▸ **Task description**: Copy the South Carolina primary transcript below, starting at "But doing it" and ending at "away from him?", and swap "momentum" for "surge".

Does that have any effect on the race at this point?

ROBINSON: It does have an effect on the race, Rachel. And, yes, we
were completely wrong. We saw he was really going to be a force in this
race. Look, he doesn`t bring many voters with him, right, he was down in
the single digits here in South Carolina. So, it`s not as if he`s bringing
legions into the Gingrich camp.

But doing it today, it just reinforces this idea, this reality, of
Gingrich momentum in South Carolina. And I`ll tell you, I`ve been here all
week, and he`s gaining. This momentum thing is real.

MADDOW: When you talk to people in South Carolina -- obviously,
you`re from the state, you know the state well. What do you think is
behind Newt-mentum? What is it about Newt that is driving people toward
him or what is it about Romney that`s driving people away from him?

ROBINSON: Well, you know, it`s some of -- some of column A and some
of column B. I mean, what is it about Newt? It`s the anger. It`s the
fact he is in everybody`s face and Republican voters here are looking for
somebody to be in Barack Obama`s face the way Newt Gingrich is. And the
way Mitt Romney struggles to be, you know, that little episode today, you
know, going straight to North Korea.

I mean, you don`t go straight to North Korea when you`re trying to
argue economics with Occupy Wall Street. And so, it`s part Mitt Romney.
It`s all the money stuff is really going to -- going to hurt him or rove
from the support. You have to kind of look at all of this, $370,000, not a
lot of money, Cayman Islands, gee, you know, who is this guy, and is he
really going to have our interests at heart?

▸ **Data extract**:

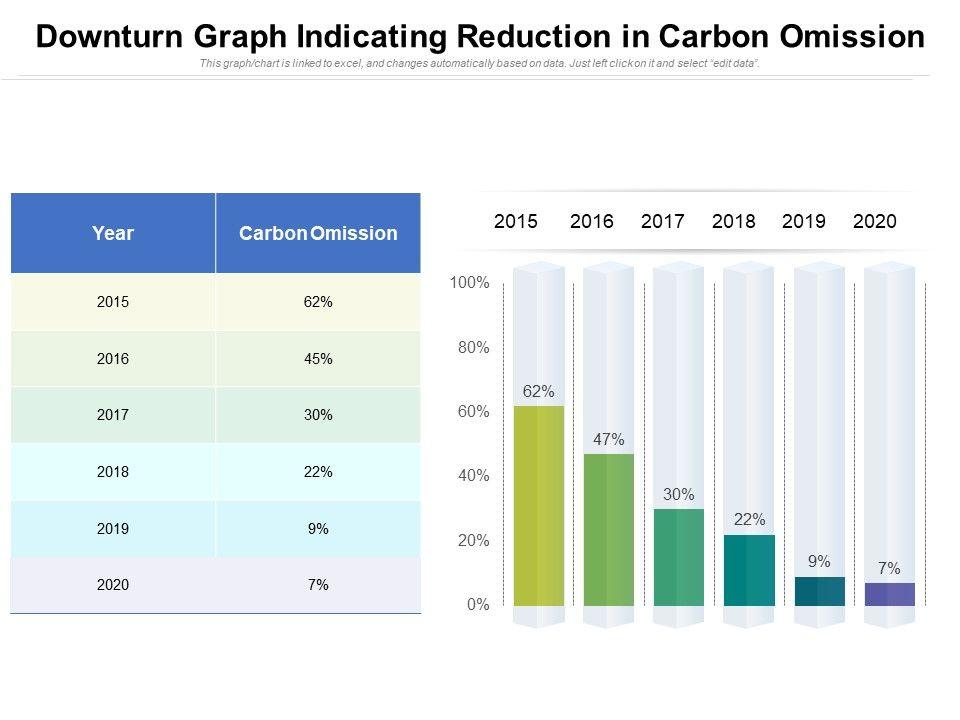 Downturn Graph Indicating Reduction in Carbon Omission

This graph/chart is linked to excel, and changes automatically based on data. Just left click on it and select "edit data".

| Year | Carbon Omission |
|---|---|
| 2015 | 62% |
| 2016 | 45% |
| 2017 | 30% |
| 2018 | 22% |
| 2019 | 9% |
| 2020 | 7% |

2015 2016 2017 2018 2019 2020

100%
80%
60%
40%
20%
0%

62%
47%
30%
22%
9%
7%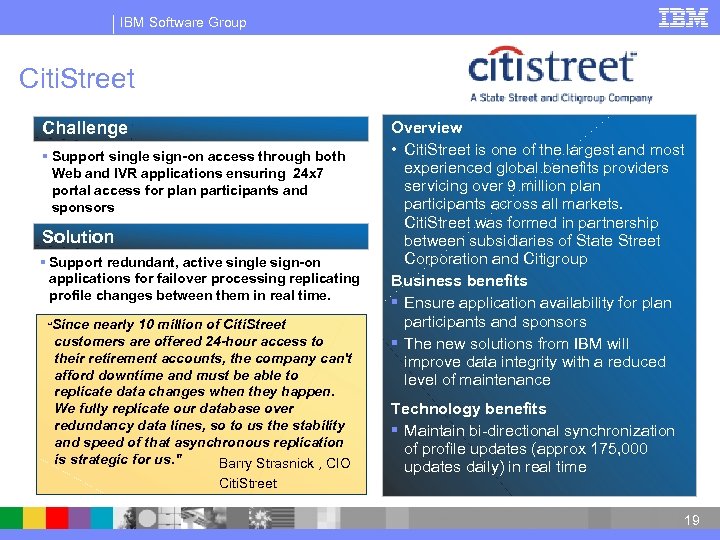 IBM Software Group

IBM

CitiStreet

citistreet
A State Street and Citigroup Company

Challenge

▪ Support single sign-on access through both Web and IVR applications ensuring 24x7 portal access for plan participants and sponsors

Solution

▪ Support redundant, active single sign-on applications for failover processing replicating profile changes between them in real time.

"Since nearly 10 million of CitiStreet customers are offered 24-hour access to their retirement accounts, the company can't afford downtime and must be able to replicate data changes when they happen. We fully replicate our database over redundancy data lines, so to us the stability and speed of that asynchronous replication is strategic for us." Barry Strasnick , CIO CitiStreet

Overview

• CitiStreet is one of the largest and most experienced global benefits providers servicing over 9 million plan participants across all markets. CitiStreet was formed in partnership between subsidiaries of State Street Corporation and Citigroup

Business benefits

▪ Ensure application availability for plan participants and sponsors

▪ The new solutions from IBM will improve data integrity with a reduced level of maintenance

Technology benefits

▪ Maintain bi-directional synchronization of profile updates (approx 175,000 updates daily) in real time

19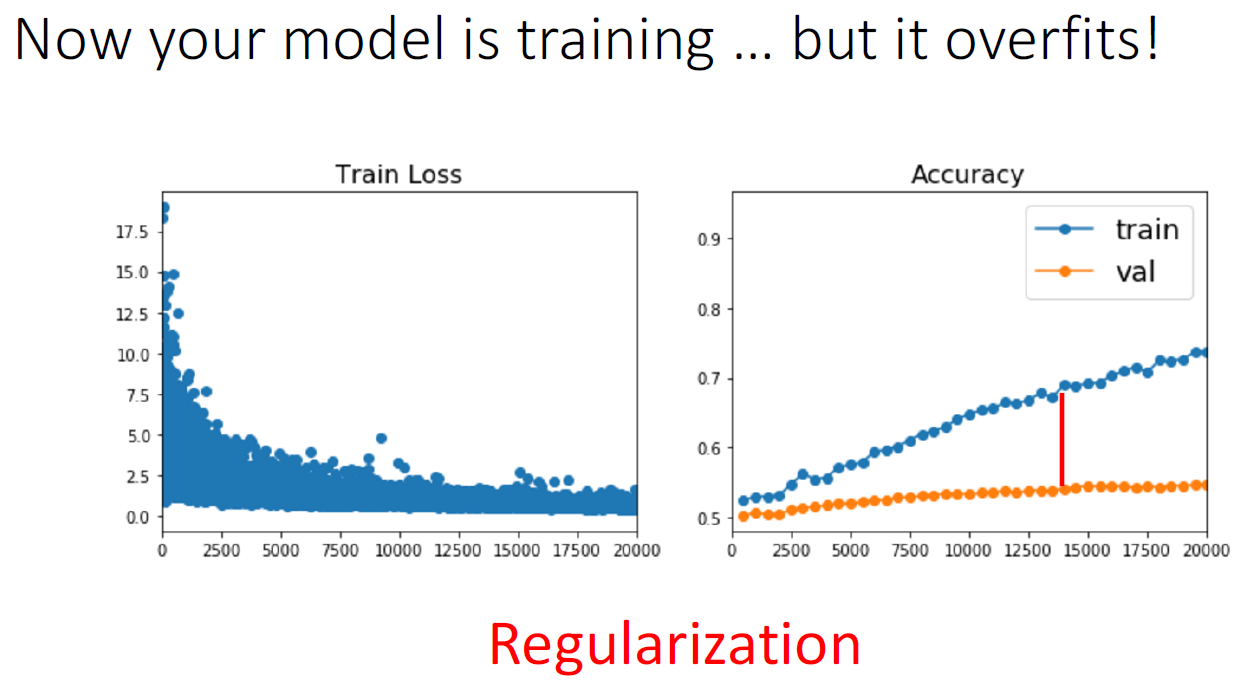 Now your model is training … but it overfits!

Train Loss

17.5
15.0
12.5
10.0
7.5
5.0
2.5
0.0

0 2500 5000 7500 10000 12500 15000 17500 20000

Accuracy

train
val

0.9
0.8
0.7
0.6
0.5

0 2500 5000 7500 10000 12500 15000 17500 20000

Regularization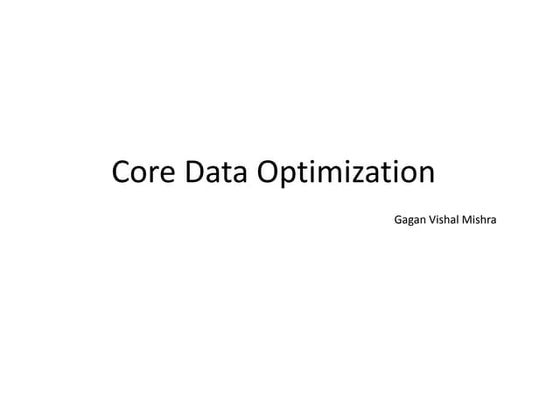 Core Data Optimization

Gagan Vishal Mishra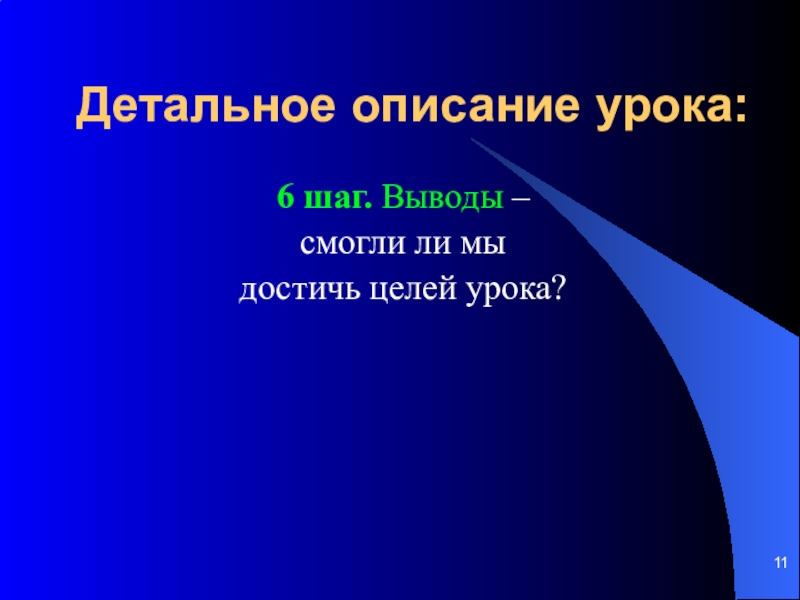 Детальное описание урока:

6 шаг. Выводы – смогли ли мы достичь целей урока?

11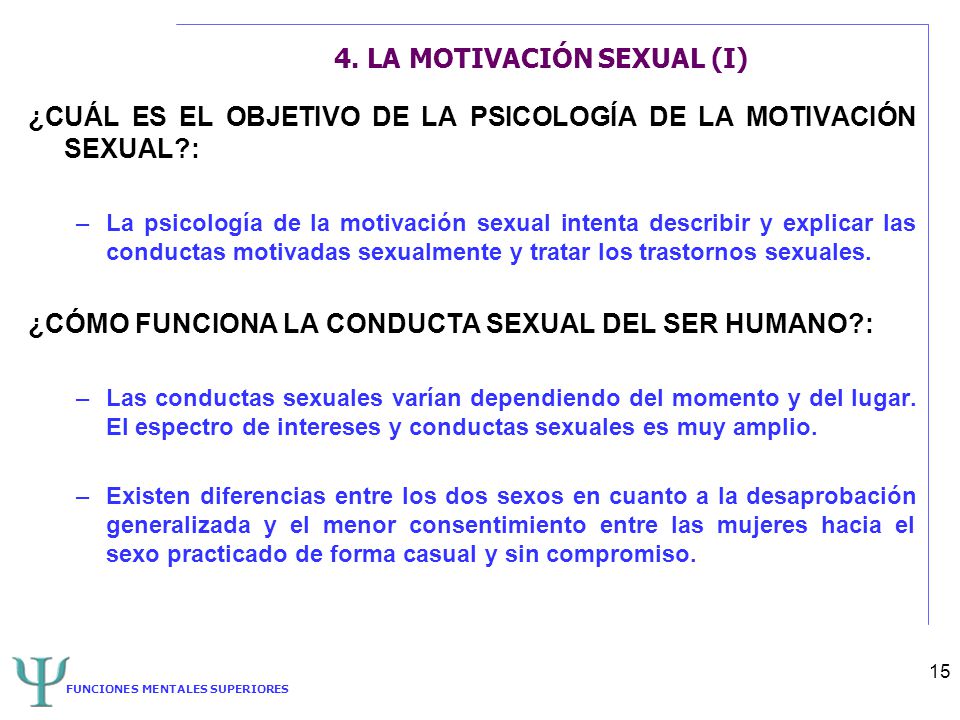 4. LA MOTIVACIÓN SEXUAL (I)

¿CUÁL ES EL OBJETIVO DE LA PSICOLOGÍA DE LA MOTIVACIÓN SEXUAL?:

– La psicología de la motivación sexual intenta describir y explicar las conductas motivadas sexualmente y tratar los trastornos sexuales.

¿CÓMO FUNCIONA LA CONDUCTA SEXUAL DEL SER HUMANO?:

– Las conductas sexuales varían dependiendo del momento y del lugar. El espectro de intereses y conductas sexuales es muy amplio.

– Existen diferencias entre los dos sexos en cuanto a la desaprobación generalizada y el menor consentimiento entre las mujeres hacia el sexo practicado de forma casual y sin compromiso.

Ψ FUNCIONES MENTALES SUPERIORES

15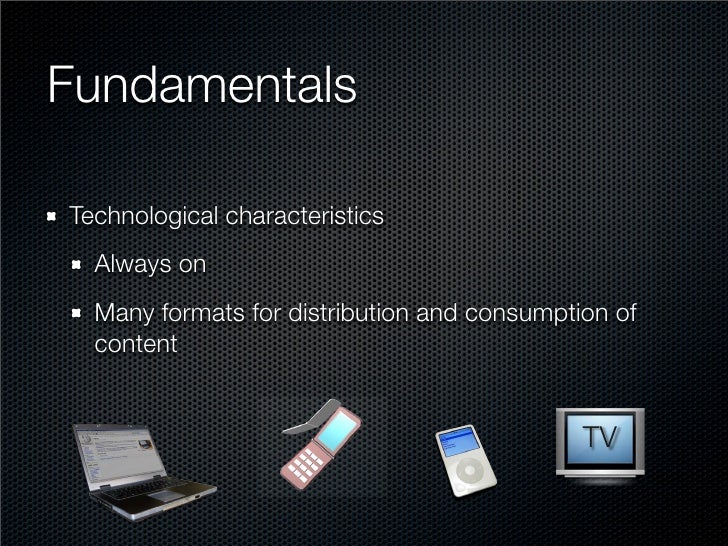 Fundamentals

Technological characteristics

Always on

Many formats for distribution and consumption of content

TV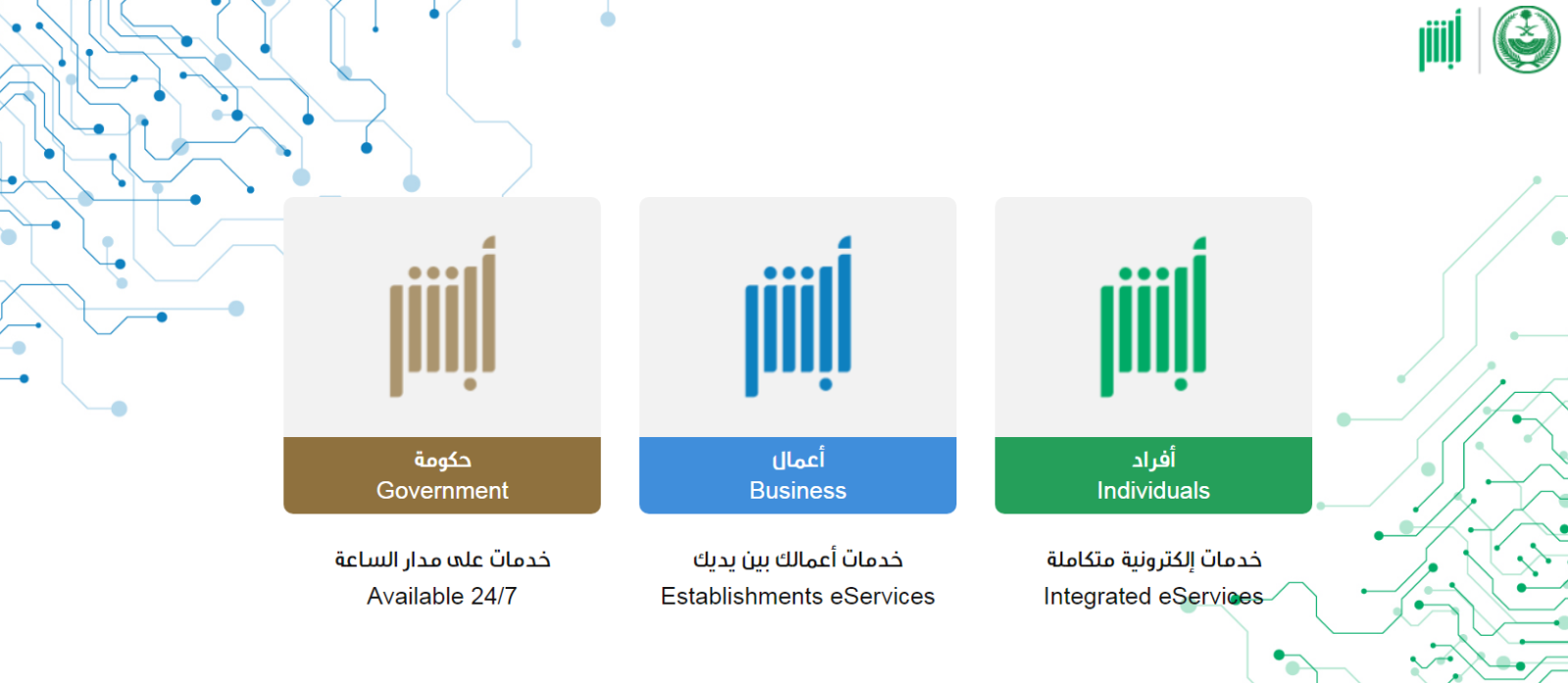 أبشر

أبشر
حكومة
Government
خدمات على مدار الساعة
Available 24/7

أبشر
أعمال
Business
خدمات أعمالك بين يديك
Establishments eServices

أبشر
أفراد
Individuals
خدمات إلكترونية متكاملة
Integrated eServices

▸ **Exercise response**:
But doing it today, it just reinforces this idea, this reality, of
Gingrich surge in South Carolina. And I`ll tell you, I`ve been here all
week, and he`s gaining. This surge thing is real.

MADDOW: When you talk to people in South Carolina -- obviously,
you`re from the state, you know the state well. What do you think is
behind Newt-mentum? What is it about Newt that is driving people toward
him or what is it about Romney that`s driving people away from him?